TANJUNGBALAI, iNewsMedan.id - Sidang dugaan kepemilikan narkotika dengan terdakwa Rahmadi, seorang aktivis, di Pengadilan Negeri Tanjungbalai, kembali memanas. Kasus ini bukan hanya menyoal tuntutan hukum, tetapi telah membuka 'kotak pandora' dugaan rekayasa dan manipulasi barang bukti oleh oknum aparat penegak hukum.
Rahmadi, dengan suara bergetar di hadapan majelis hakim, menolak keras tuntutan jaksa selama 9 tahun penjara dan denda Rp1 miliar yang dijatuhkan kepadanya.
Tim kuasa hukum Rahmadi, Ronald Siahaan, S.H., M.H., dalam pembacaan pledoi, mengungkapkan bukti krusial berupa rekaman CCTV yang disebut menyangkal Berita Acara Pemeriksaan (BAP).
Dalam video CCTV berdurasi beberapa menit, tepat di detik 01:50 hingga 02:00, terdengar jelas suara saksi Victor Topan Ginting berkata: "Lombek sudah disitu, jangan kau aneh-aneh, BB kau ini" sambil memegang kantong celananya sendiri.

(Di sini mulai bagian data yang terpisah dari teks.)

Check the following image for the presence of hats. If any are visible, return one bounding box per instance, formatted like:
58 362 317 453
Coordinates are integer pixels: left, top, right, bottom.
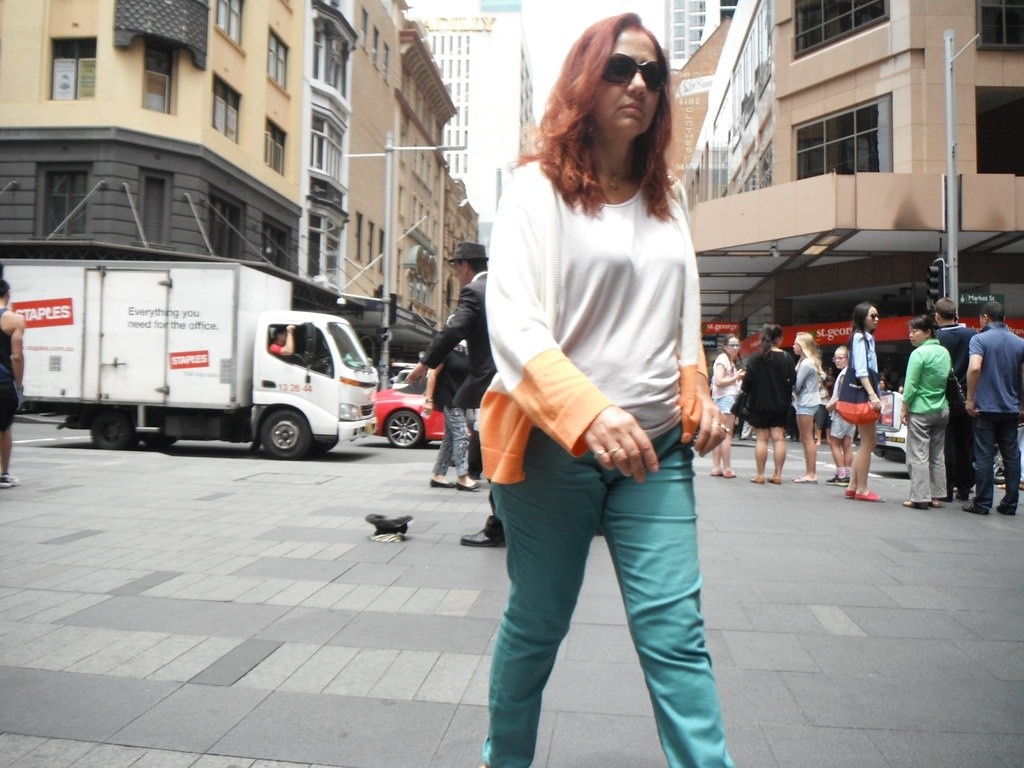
444 240 490 264
362 511 417 543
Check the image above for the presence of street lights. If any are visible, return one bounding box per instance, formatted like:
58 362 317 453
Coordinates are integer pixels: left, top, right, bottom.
380 133 465 391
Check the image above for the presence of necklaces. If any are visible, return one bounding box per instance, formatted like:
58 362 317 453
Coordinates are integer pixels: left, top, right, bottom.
600 168 634 190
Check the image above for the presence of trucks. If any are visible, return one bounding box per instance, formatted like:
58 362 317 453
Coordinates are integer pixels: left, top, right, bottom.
0 258 379 460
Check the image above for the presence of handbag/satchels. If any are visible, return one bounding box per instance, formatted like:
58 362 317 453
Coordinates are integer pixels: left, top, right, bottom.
945 368 964 406
835 330 883 426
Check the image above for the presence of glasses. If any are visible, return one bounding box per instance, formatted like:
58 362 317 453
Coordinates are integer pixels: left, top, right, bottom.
596 52 671 92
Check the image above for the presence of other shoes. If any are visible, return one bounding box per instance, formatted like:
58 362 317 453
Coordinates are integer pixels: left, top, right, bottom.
843 490 887 504
902 500 944 512
749 475 782 485
825 473 850 485
710 468 738 478
793 474 819 484
997 505 1017 516
960 501 992 516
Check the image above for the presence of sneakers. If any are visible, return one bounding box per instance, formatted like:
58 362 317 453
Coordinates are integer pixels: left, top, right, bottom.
1 472 21 491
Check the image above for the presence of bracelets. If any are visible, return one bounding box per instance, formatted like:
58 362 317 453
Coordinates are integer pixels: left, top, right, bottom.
870 395 877 400
869 394 876 398
426 398 434 402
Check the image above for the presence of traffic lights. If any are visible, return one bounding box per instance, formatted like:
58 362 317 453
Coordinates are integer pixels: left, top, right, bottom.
927 259 945 308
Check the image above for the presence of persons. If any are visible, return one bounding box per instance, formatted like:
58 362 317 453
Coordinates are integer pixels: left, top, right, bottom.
407 241 508 547
268 325 296 356
478 12 730 768
711 333 747 478
932 297 1024 515
844 302 882 501
741 324 797 484
900 314 951 508
826 346 856 486
739 366 905 447
0 279 25 488
789 332 822 484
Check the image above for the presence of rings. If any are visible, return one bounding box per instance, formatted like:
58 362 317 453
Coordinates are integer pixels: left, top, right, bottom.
721 424 729 432
594 450 604 459
713 421 721 425
609 448 617 456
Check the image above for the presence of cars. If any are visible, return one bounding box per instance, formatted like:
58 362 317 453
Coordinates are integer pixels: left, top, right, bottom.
374 371 446 450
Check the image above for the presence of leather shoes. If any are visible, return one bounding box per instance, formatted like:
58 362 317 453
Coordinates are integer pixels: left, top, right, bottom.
428 477 483 492
461 525 503 547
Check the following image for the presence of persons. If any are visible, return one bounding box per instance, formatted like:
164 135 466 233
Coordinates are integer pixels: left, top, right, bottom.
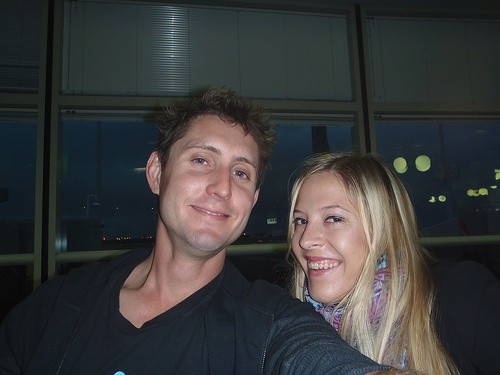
0 85 401 375
283 149 500 375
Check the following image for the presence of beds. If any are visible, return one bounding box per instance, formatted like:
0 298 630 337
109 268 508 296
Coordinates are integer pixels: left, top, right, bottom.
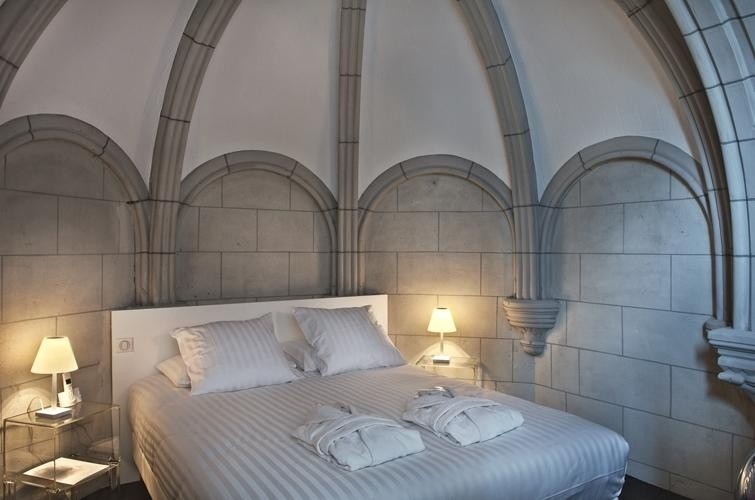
111 294 630 500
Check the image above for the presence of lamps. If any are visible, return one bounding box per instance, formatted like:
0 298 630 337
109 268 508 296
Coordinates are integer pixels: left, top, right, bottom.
427 306 457 363
30 336 79 419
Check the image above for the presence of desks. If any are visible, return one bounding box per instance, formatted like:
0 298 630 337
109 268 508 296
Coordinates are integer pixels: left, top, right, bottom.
413 353 479 385
3 401 121 500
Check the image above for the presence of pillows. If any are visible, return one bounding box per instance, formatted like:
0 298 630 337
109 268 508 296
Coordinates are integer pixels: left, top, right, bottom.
154 305 409 396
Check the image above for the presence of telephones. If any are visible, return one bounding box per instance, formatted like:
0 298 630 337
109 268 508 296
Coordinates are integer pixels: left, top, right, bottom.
58 373 82 408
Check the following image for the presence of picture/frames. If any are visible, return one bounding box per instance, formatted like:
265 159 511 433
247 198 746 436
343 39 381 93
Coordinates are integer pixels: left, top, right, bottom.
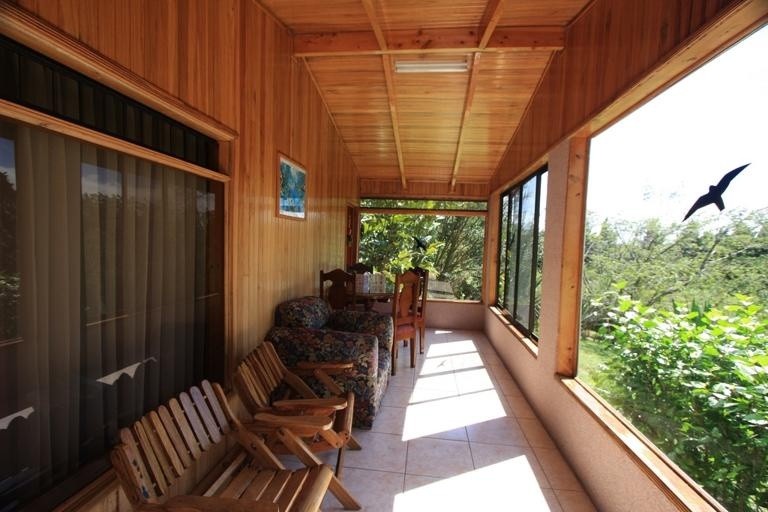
275 150 309 222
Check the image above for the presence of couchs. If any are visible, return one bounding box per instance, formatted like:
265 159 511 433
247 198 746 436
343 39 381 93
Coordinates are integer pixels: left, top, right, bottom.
264 295 395 430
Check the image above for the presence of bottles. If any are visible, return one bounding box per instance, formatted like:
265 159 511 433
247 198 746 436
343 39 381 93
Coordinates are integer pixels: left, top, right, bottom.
363 271 370 292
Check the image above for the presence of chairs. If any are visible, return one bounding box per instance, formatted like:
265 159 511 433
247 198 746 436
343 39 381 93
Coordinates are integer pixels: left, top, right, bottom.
111 377 366 510
345 263 374 279
233 340 366 512
411 265 430 355
318 267 358 311
382 269 419 377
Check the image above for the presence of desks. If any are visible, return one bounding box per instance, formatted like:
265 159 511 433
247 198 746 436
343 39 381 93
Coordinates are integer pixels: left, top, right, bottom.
326 281 397 313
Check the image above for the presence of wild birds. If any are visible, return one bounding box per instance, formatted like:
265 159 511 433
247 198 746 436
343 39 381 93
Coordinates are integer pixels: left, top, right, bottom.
681 163 753 223
412 236 427 252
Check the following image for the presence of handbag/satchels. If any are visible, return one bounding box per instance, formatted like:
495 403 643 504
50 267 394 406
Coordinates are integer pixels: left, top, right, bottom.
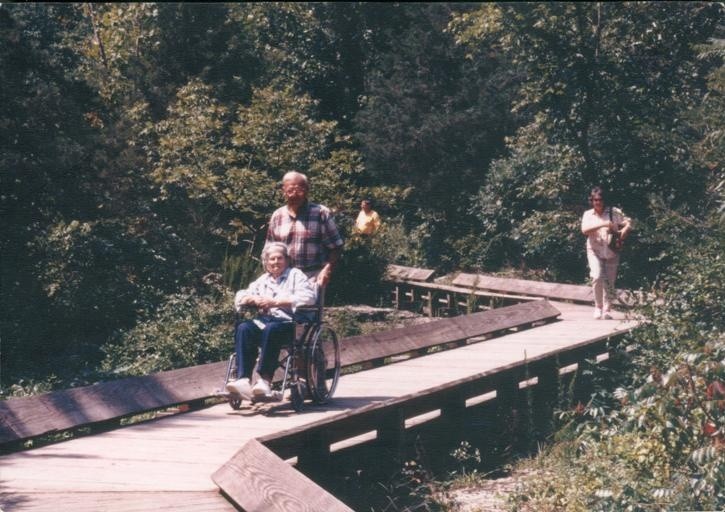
606 230 623 252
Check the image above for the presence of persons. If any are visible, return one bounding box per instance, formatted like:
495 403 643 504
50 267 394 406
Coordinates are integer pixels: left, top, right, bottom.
580 187 633 319
350 200 381 241
227 241 317 403
265 172 344 400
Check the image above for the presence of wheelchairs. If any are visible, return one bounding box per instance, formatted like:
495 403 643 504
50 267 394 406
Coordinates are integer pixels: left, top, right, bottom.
210 282 340 410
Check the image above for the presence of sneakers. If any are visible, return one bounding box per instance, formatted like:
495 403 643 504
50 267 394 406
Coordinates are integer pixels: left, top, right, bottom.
594 309 602 319
226 378 252 394
604 312 612 319
252 379 271 394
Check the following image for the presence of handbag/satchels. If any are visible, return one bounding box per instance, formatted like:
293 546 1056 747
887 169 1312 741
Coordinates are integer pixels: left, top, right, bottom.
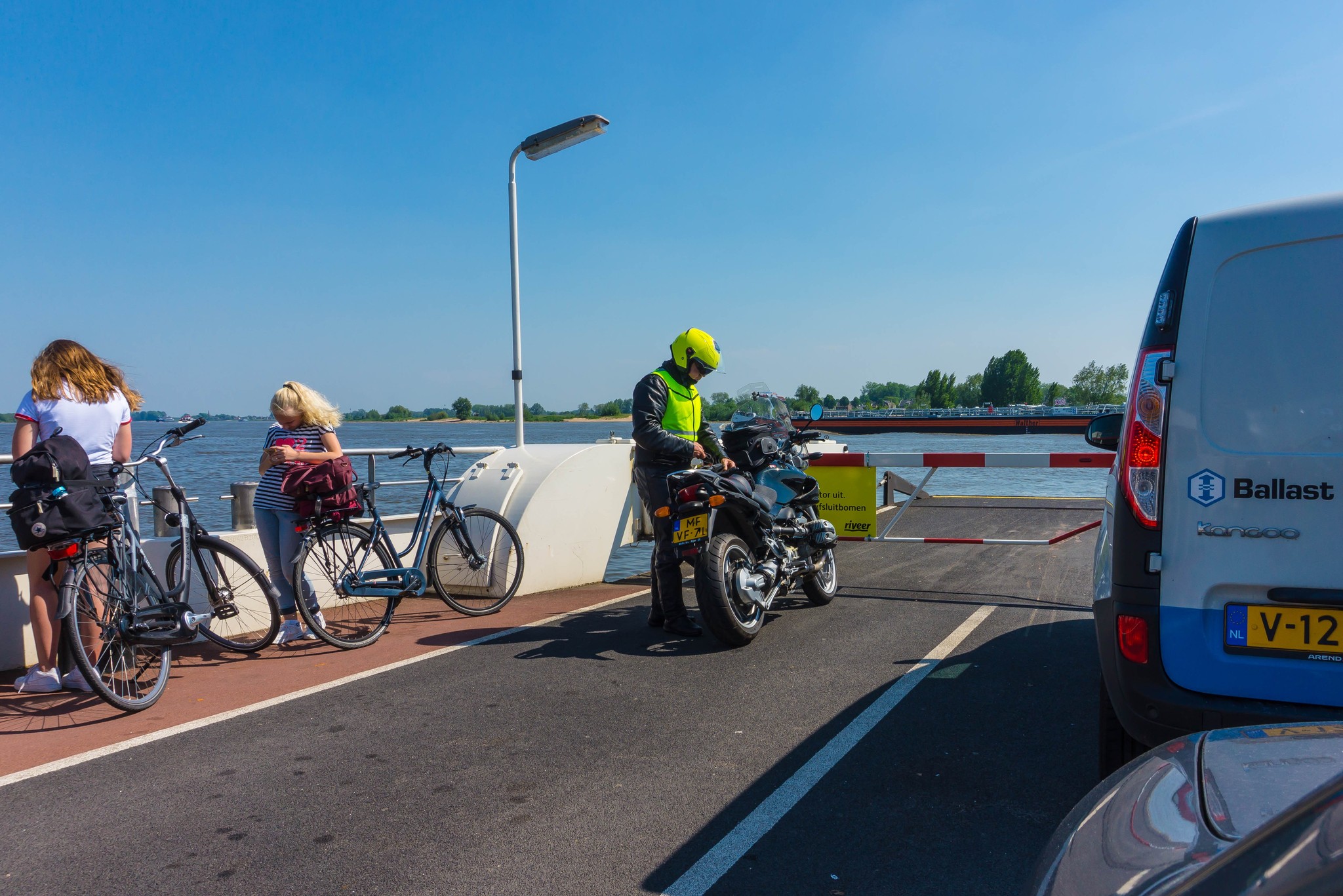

Pernyataan ini berbanding terbalik dengan BAP yang menyebut barang bukti narkotika ditemukan di dalam kotak lampu di bagasi belakang mobil Rahmadi.
Kejanggalan semakin dalam ketika dua anggota polisi yang menangkap Rahmadi memberikan kesaksian yang saling bertentangan di pengadilan, Satu polisi menyebut barang bukti ditemukan di bangku sopir dan Polisi lain menyatakan ditemukan di bangku penumpang.
Kuasa hukum menilai kejanggalan lokasi penemuan barang bukti ini bukanlah kebetulan, melainkan indikasi dari rekayasa sistematis.
"Video itu bukan sekadar rekaman, tapi bukti hidup bagaimana hukum bisa diretas oleh oknum untuk kepentingan tertentu. Jika ini dibiarkan, maka hancurlah keadilan di negeri ini," ujar Ronald Siahaan.
Ia menegaskan, perkara ini telah membuka 'kotak pandora' dugaan penyimpangan hukum di Sumatera Utara. "Perkara ini bukan cuma soal nasib Rahmadi, tapi soal wibawa hukum di republik ini. Kalau benar ada manipulasi dan rekayasa, maka kita sedang menyaksikan keadilan dipermainkan," katanya.
Rahmadi sendiri menutup pledoinya dengan lirih, "Ini bukan hanya tentang saya. Ini tentang siapa pun yang bisa dijebak dengan skenario kotor serupa. Saya melawan, karena diam artinya mati pelan-pelan," ucapnya.
Kasus ini kini menjadi sorotan publik luas. Rahmadi menggantungkan harapannya kepada majelis hakim agar berani menegakkan keadilan berdasarkan fakta.
"Kotak Pandora sudah terbuka. Kini tinggal siapa yang berani menegakkan kebenaran," tutup Ronald Siahaan.